Excerpted text:
TURKEY SEASON Movie Review Highlights
The opening perilous moving train duck and dodge ends with an agent down. And M’s ( Judi Dench ) responsible for ordering Eve to take the shot. 007 has apparently drowned. His possessions have been placed in storage. The Bond family home in Skyfall has been the scene of an estate sale. M’s executive position and the future of MI6 are on the line due to the cyber theft of a list of agents which results in the bombing M’s office and systematic execution of their agents.
Offsetting the blatant womanizer attitudes of predecessors Craig and Ms. Harris engage in an endless verbal retort barrage which consistently favors viewers with hard laughs and stylized sexual attraction. It’s like each curt, slippery smart laced answer contributes to a male versus female ‘who’s better,’ and, Bond already knows his answer.
“Skyfall” evokes a blending of British spy tradition and 21st Century updating. Resisting urges to turn the cerebral super spy into an extreme action enforcer, this film mesmerizes with an intriguing “Mission: Impossible” premise without the time consuming set ups and execution that visually document the precise timing. Instead, this secret agent rolls serendipity dice maximizing roll with the punches jams which is naturally compatible with his hidden high tech weaponry.
As London trembles from terribly plausible terrorist explosives, MI6 moves to World War II bunkers. A never failing casino enters the scene followed by dueling assassins, a lovely femme fatale, an nearly abandoned island, and a requisite ride in his armor laden Aston Martin. Summarily, “Skyfall” pleases all whether you crave explosions, cunning intrigue , verbal jabs or subtle sexuality.
TWILIGHT Breaking Dawn
Here comes the honeymoon. Will it last forever?
Bella (Kristen Stewart ) has crossed into Edward (Robert Pattinson ) Cullen’s 21st Century vampires existing among humans portal. Seems happy immortality has a few hurdles, meaning romance nirvana has Bella developing her Jedi like gifts and a stand off threatening blood sucking immortality.
As “Twilight’s Breaking Dawn Part Two” opens, she’s survived the delivery of her half vampire/half human daughter Renesmee, Bella enthusiastically enters the “never sleep” and “never get tired” vampire world by exercising her gazelle legs , sampling mountain lion hemoglobin , cavorting with Edward, and aiming amber rust eyes and adamant scowl.

Given data:
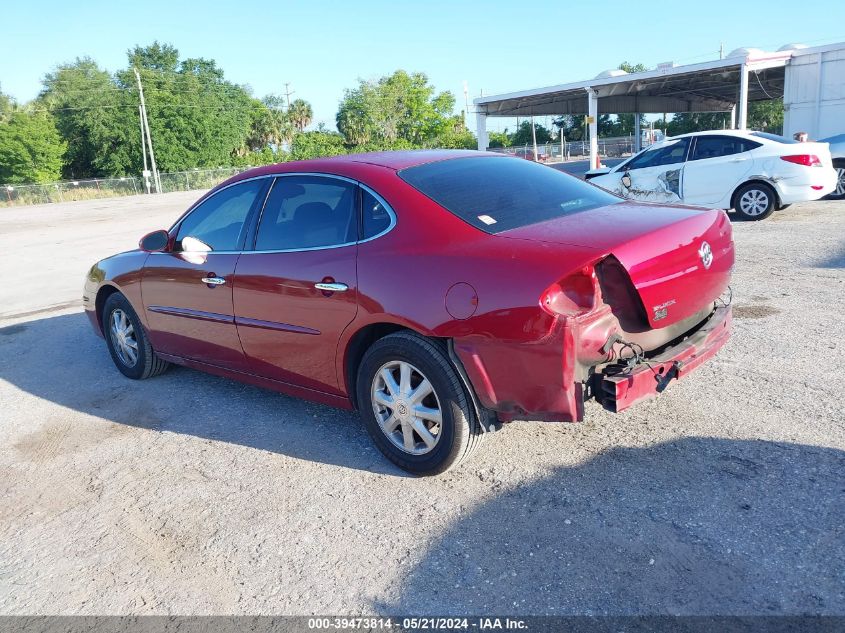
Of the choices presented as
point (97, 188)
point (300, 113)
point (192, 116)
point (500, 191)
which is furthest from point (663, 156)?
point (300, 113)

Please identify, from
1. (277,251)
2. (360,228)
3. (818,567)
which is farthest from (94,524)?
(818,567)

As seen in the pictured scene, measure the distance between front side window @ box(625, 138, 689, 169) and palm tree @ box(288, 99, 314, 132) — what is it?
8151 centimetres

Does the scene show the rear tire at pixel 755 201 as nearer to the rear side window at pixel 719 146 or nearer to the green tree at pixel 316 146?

Exercise requirements:
1. In the Skyfall review, where does MI6 move as London trembles from terrorist explosives?
2. Rewrite the Skyfall review between "As London trembles" and "or subtle sexuality.", inclusive, with "Aston Martin" changed to "sports car".

Answers by item:
1. MI6 moves to World War II bunkers.

2.
As London trembles from terribly plausible terrorist explosives, MI6 moves to World War II bunkers. A never failing casino enters the scene followed by dueling assassins, a lovely femme fatale, an nearly abandoned island, and a requisite ride in his armor laden sports car. Summarily, “Skyfall” pleases all whether you crave explosions, cunning intrigue , verbal jabs or subtle sexuality.